Journal Article
Applied and Environmental Microbiology, vol. 78, iss. 24, pp. 8735-8742, 2012
Authors
Yilin Fang, Michael J. Wilkins, Steven B. Yabusaki, Mary S. Lipton, Philip E. Long
Abstract
ABSTRACT
Accurately predicting the interactions between microbial metabolism and the physical subsurface environment is necessary to enhance subsurface energy development, soil and groundwater cleanup, and carbon management. This study was an initial attempt to confirm the metabolic functional roles within an
in silico
model using environmental proteomic data collected during field experiments. Shotgun global proteomics data collected during a subsurface biostimulation experiment were used to validate a genome-scale metabolic model of
Geobacter metallireducens
—specifically, the ability of the metabolic model to predict metal reduction, biomass yield, and growth rate under dynamic field conditions.

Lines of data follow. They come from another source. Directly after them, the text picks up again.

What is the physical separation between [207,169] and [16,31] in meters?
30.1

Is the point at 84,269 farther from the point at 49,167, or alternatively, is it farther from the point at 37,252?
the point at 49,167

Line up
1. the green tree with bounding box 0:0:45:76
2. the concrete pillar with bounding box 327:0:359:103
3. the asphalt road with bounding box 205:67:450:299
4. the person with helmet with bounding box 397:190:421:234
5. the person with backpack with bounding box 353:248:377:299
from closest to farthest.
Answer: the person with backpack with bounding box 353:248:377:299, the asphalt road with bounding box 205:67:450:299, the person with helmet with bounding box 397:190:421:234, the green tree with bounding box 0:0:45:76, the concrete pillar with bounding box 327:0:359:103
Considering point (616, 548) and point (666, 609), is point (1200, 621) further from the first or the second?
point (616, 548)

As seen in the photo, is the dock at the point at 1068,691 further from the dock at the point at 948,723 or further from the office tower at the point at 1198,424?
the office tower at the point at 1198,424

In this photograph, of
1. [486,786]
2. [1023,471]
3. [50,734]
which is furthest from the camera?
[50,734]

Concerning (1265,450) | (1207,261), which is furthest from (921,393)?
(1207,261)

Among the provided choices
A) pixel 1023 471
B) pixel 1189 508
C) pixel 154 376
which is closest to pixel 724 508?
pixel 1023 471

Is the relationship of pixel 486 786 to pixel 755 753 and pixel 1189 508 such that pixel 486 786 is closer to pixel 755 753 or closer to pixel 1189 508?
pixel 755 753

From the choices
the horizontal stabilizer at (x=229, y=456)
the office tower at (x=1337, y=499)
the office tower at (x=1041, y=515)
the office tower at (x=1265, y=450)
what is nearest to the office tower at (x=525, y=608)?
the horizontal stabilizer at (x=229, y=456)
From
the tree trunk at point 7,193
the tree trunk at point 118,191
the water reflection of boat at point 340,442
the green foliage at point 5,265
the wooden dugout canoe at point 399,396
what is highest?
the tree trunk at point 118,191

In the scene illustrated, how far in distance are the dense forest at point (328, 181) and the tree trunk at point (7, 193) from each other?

The constraint-based
in silico
model
of G. metallireducens
relates an annotated genome sequence to the physiological functions with 697 reactions controlled by 747 enzyme-coding genes. Proteomic analysis showed that 180 of the 637
G. metallireducens
proteins detected during the 2008 experiment were associated with specific metabolic reactions in the
in silico
model. When the field-calibrated Fe(III) terminal electron acceptor process reaction in a reactive transport model for the field experiments was replaced with the genome-scale model, the model predicted that the largest metabolic fluxes through the
in silico
model reactions generally correspond to the highest abundances of proteins that catalyze those reactions. Central metabolism predicted by the model agrees well with protein abundance profiles inferred from proteomic analysis. Model discrepancies with the proteomic data, such as the relatively low abundances of proteins associated with amino acid transport and metabolism, revealed pathways or flux constraints in the
in silico
model that could be updated to more accurately predict metabolic processes that occur in the subsurface environment.